1. The Number Of Mega-Deals Continue To Increase
A “unicorn” is a privately held start-up that has reached a $1 billion valuation.
It used to be a term that described a very small and exclusive cohort of private companies. That has now changed.
Back in 2015, there were roughly 142 unicorns in the world.
According to CB Insights, there are now 1,146 unicorns.
(With a collective value of $3.8 trillion.)
Looking at CB Insights’ data, we can see that there’s at least two hectocorn on the list (a privately-held start-up worth at least $100 billion).
One of those companies is Bytedance, the Chinese firm that owns popular social media app, TikTok.
Alongside Bytedance ($140 billion valuation), SpaceX is also now considered a hectocorn with a valuation of $125 billion. Shein ($100 billion) and Stripe ($95 billion) aren’t too far behind either.
Also on that list are more than 50 decacorns from a total of 84 minted since 2007 (companies worth at least $10 billion).
Some of the more well-known include Squarespace, Robinhood, Instacart, Epic Games, and Chime.
What’s the reason for this rapidly-growing number of highly-valued startups?
One reason is that venture capital funding rounds are getting larger.
The number of venture rounds worth at least $100 million has been steadily increasing since the second half of 2020.
There were 327 of these mega-deals in 2020 (just less than half of total VC deal volume).
And January of 2021 saw a record 102 venture-backed investment rounds worth $100 million or more.
December of 2020 and January and February of 2021 all saw record funding compared to prior years.
In fact, in January of 2021 alone, 38 new unicorns were created (23 of them in the United States). And in October, 43 new startups joined the unicorn list.
A lot of this new capital is coming from a few massive funds.

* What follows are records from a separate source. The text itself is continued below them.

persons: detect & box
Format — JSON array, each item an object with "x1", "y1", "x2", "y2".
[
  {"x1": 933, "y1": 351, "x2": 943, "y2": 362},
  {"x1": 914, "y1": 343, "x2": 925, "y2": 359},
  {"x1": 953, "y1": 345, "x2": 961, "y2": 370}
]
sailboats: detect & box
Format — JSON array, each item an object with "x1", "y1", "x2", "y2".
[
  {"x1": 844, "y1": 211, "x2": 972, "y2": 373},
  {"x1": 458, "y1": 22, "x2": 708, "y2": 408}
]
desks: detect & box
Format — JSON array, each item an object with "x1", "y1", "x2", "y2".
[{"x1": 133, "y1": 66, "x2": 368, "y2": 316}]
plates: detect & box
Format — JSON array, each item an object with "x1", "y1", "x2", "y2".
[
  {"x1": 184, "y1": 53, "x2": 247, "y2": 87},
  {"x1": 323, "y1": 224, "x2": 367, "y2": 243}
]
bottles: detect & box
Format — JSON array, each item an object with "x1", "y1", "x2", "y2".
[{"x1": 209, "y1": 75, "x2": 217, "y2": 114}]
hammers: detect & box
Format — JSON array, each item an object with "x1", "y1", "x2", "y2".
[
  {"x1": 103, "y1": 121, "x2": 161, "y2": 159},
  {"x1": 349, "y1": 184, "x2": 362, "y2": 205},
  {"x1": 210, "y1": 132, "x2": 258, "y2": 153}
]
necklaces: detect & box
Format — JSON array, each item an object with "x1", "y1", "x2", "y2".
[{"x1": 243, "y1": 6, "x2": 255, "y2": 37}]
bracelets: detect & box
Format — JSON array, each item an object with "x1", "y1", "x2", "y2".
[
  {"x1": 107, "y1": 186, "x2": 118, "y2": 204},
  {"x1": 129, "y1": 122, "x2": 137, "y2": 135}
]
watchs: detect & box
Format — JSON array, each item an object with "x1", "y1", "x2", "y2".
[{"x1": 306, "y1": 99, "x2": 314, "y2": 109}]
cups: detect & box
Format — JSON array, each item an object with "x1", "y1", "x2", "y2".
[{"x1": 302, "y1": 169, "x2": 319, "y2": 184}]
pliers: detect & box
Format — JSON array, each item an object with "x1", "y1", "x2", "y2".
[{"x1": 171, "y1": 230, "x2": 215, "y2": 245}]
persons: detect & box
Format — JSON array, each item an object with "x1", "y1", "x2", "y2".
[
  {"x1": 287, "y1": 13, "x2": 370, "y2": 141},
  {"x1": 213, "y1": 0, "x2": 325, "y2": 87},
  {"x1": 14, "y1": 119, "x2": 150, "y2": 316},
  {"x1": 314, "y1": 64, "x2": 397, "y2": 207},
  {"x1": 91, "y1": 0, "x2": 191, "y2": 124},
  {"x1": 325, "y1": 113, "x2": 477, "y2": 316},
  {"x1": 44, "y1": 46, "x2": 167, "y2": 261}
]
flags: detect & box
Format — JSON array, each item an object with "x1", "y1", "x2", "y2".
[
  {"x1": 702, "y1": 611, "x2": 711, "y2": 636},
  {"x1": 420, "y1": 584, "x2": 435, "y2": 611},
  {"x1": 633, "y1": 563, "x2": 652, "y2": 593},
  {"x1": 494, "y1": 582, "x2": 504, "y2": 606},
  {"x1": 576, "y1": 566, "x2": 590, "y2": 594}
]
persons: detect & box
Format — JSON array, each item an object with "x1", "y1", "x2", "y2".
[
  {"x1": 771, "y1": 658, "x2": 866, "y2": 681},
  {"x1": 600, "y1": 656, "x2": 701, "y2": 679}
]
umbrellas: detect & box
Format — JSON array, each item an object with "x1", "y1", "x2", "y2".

The median fund size in the U.S. grew by 69% in 2020 to $75 million – the largest since 2008.
Even in an impressive year like 2020, there were significantly fewer funds involved in venture fundraising.
In fact, Pitchbook also found that 15% of VC funds raised in the first nine months of 2020 were part of funds worth $1 billion or more.
While nothing has quite reached the level of Softbank’s Vision Funds, Andreeson Horowitz did raise two mega-funds in 2020, collectively worth $4.5 billion.
2. Equity Crowdfunding Gives Normal People Access To Venture Assets
Venture capital firms have dominated the startup world for as long as there have been traditional “startups.”
Now, investors from all other areas of the financial and business world are looking to gain access to the impressive returns enjoyed by the venture community.
Basically, equity crowdfunding platforms allow non-traditional (and even unaccredited) investors to have access to startups by pooling their money with other small investors.
There are basically two ways that equity crowdfunding platforms allow unaccredited investors to access private companies: Regulation Crowdfunding (CF) and Regulation A+.
In 2016, a section of the 2012 JOBS Act called Regulation CF came into effect.
This section allowed unaccredited investors to invest in private companies through equity crowdfunding platforms.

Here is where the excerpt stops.